Re: [ceph-users] Ceph-ISCSI

Adrian Saul Wed, 11 Oct 2017 17:31:05 -0700

It’s a fair point – in our case we are based on CentOS so self-support only 
anyway (business does not like paying support costs).  At the time we evaluated 
LIO, SCST and STGT, with a  directive to use ALUA support instead of IP 
failover.   In the end we went with SCST as it had more mature ALUA support at 
the time, and was easier to integrate into pacemaker to support the ALUA 
failover, it also seemed to perform fairly well.


However given the road we have gone down and the issues we are facing as we 
scale up and load up the storage, having a vendor support channel would be a 
relief.


From: Samuel Soulard [mailto:samuel.soul...@gmail.com]
Sent: Thursday, 12 October 2017 11:20 AM
To: Adrian Saul <adrian.s...@tpgtelecom.com.au>
Cc: Zhu Lingshan <ls...@suse.com>; dilla...@redhat.com; ceph-users 
<ceph-us...@ceph.com>
Subject: RE: [ceph-users] Ceph-ISCSI

Yes I looked at this solution, and it seems interesting.  However, one point 
often stick with business requirements is commercial support.

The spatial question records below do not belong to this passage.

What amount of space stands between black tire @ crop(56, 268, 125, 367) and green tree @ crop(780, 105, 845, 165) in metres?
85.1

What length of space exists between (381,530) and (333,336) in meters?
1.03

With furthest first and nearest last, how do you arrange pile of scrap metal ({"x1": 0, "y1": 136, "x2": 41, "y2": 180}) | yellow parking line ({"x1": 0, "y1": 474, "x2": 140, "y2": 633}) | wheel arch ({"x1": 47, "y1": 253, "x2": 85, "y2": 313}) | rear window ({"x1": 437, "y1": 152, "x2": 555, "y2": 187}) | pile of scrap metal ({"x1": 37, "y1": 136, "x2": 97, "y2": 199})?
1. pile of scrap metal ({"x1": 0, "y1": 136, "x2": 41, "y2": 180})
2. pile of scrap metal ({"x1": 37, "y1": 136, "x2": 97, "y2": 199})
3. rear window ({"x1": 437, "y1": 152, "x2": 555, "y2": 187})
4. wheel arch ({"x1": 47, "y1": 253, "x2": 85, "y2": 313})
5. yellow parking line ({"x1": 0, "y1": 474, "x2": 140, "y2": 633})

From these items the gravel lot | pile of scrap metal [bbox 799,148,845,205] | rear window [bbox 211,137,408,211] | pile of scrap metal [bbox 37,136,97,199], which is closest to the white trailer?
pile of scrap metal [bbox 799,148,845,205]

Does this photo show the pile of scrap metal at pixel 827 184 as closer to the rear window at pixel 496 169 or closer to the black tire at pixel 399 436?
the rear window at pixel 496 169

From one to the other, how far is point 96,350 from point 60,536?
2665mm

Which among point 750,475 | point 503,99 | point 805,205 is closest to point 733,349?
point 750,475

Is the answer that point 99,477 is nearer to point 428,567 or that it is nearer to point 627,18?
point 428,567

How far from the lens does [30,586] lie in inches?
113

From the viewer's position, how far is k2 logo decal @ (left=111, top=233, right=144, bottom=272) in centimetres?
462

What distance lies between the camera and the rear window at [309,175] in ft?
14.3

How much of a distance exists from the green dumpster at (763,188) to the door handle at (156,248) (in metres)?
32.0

With Redhat or Suse, you have support provided with the solution.   I'm not 
sure about SCST what support channel they offer.

Sam

On Oct 11, 2017 20:05, "Adrian Saul" 
<adrian.s...@tpgtelecom.com.au<mailto:adrian.s...@tpgtelecom.com.au>> wrote:

As an aside, SCST  iSCSI will support ALUA and does PGRs through the use of 
DLM.  We have been using that with Solaris and Hyper-V initiators for RBD 
backed storage but still have some ongoing issues with ALUA (probably our 
current config, we need to lab later recommendations).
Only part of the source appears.